**TEXT FOR ANALYSIS**
Supporters of the Upper Hunter community of Wollar will rally in Sydney and Mudgee today against a coal mine expansion that threatens to wipe out the village.

The proposal to extend the Wilpinjong coal mine is being reviewed by the NSW Planning Assessment Commission, which will hold a “public hearing” about the project in Mudgee today. Wollar residents and their supporters will boycott the public hearing and hold protest rallies instead, saying the process is stacked against them and it takes away the community’s legal rights.

“This PAC meeting is designed to achieve just one thing: the removal of our legal right to challenge this coal mine,” explained Bev Smiles, resident of Wollar. “It is a meaningless fake consultation that we fear will rubber stamp the mine expansion that would kill off the village of Wollar forever."

“Why would we participate in a process that treats us this way? How can we sit quietly by while our legal rights are stripped away, when our entire community is at stake? We don't want to take part in a box-checking exercise. We want to stop the mine expansion, for the survival of our community,” said Ms Smiles.

“My community has already suffered so much since the mine opened ten years ago. The mining company and the Planning department told us we would not be impacted, but they lied. The dust and the noise have driven many people away, but our community can bounce back if we're given a chance. What's really hard to swallow is that our own state government has abandoned us, and is working with the mining company to finish off Wollar for ever.”

The NSW Department of Planning approved the original Wilpinjong coal mine in 2006, and now admits that the once thriving community of Wollar has been decimated by the mine.

In its recent assessment of the Wilpinjong Extension Project, the department argues that Wollar is no longer worth saving, and recommends approving the expansion of the mine to within 1.5km of the village, acknowledging that this will spell the end of Wollar.

“The Department of Planning has sold out another NSW community to the mining lobby,” said Steve Phillips, Hunter regional coordinator for the Lock The Gate Alliance.

“The way the community of Wollar is being treated is disgusting. The NSW Government needs to act now to bring balance and fairness to coal mine approvals in this state. People in mining affected communities are frankly sick of being told they must suffer the impacts of mining with no recourse to justice. We have few options but to protest.”

“The Baird government must act to end the mining conflict that is destroying the social fabric of this region.  They’ve got to make the mines keep clear of villages and keep their noise and dust pollution to within the limits of national and state standards. And they have got to stop stripping the public of our legal rights to appeal bad mine approvals in court. It’s just basic fairness.”

**BRIEF 1**
According to the Wollar article, in what year did the NSW Department of Planning approve the original Wilpinjong coal mine?
**BRIEF 2**
Copy the passage of the Wollar article starting with "In its recent" and going on through "end of Wollar.".
The rows are not needed for any of this work.

**DATA FOR REVIEW**
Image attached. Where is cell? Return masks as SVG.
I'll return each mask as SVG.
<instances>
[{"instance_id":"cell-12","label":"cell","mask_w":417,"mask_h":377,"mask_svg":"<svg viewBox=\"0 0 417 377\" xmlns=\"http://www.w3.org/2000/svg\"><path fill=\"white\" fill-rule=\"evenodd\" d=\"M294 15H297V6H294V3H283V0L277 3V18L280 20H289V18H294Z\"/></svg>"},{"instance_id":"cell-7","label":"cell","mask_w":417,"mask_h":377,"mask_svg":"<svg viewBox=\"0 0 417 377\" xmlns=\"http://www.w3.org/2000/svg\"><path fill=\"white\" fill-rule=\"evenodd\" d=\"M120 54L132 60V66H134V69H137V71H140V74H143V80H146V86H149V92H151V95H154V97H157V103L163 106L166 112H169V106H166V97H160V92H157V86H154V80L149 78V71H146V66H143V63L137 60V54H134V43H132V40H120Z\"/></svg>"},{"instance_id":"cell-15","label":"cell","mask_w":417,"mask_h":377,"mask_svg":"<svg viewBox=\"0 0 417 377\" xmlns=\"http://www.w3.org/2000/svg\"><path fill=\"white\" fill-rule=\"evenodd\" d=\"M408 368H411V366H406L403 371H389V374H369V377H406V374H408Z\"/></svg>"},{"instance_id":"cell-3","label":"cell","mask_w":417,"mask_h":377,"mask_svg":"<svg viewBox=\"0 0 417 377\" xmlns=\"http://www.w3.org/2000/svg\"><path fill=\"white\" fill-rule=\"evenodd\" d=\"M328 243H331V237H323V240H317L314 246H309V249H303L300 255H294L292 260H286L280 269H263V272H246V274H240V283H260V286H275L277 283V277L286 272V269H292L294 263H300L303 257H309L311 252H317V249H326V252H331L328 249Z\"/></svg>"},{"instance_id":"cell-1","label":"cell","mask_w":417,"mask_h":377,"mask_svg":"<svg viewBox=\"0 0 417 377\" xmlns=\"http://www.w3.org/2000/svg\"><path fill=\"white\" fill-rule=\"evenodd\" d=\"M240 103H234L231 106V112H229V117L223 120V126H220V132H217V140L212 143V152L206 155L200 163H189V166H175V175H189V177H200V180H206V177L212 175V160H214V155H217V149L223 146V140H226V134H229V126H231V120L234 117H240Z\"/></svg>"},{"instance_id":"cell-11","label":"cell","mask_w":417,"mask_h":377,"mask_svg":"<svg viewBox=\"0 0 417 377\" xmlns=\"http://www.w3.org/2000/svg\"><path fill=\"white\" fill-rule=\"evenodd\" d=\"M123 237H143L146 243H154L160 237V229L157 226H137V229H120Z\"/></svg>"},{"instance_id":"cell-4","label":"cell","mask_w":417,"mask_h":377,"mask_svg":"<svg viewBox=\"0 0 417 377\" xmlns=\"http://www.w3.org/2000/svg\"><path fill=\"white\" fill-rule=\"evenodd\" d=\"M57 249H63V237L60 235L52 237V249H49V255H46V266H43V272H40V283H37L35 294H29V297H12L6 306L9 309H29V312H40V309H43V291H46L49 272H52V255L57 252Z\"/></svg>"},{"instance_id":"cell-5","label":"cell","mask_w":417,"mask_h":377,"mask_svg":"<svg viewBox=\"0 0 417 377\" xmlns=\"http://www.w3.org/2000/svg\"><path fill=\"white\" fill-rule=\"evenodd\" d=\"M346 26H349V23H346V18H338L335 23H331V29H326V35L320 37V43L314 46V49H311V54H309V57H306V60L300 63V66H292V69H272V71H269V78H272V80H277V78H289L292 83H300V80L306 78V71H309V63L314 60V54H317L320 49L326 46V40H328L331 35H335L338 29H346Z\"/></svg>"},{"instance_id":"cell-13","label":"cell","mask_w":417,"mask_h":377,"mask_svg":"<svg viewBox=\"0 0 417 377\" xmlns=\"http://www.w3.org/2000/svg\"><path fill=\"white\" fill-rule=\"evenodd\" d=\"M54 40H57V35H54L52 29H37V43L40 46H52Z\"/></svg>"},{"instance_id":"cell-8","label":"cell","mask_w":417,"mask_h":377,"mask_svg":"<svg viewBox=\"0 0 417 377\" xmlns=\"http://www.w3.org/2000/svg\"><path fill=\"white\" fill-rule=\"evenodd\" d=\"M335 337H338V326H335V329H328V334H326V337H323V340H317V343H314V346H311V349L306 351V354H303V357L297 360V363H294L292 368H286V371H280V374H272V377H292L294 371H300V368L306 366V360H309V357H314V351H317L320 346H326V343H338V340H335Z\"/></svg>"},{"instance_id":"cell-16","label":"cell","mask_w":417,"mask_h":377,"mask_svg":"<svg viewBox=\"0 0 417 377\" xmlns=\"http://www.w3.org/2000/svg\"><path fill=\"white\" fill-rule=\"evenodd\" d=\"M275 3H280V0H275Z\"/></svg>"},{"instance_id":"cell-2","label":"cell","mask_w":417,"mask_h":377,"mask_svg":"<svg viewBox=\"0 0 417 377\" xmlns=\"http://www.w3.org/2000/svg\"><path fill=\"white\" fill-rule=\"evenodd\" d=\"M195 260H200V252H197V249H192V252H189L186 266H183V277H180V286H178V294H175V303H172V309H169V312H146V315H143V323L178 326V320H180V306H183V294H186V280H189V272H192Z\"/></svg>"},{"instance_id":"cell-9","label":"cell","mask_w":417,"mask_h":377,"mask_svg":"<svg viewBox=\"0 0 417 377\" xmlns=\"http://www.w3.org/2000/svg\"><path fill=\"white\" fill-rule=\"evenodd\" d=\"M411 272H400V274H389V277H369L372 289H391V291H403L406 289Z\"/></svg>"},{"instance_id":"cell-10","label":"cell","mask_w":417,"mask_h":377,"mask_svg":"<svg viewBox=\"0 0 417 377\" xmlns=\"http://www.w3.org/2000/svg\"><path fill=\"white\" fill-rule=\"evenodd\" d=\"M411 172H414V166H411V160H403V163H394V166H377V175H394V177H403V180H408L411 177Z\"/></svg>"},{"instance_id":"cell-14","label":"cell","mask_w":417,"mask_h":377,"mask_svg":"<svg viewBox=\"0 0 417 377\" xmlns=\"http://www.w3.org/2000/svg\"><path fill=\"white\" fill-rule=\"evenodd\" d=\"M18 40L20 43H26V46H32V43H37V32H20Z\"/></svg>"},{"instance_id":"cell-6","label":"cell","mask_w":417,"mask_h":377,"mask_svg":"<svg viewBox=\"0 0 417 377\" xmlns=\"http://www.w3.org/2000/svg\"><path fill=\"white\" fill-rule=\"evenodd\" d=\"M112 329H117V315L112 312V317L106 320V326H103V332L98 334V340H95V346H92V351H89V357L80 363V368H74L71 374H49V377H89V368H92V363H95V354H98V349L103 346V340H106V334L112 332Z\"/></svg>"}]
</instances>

**ANSWER BOX 1**
2006

**ANSWER BOX 2**
In its recent assessment of the Wilpinjong Extension Project, the department argues that Wollar is no longer worth saving, and recommends approving the expansion of the mine to within 1.5km of the village, acknowledging that this will spell the end of Wollar.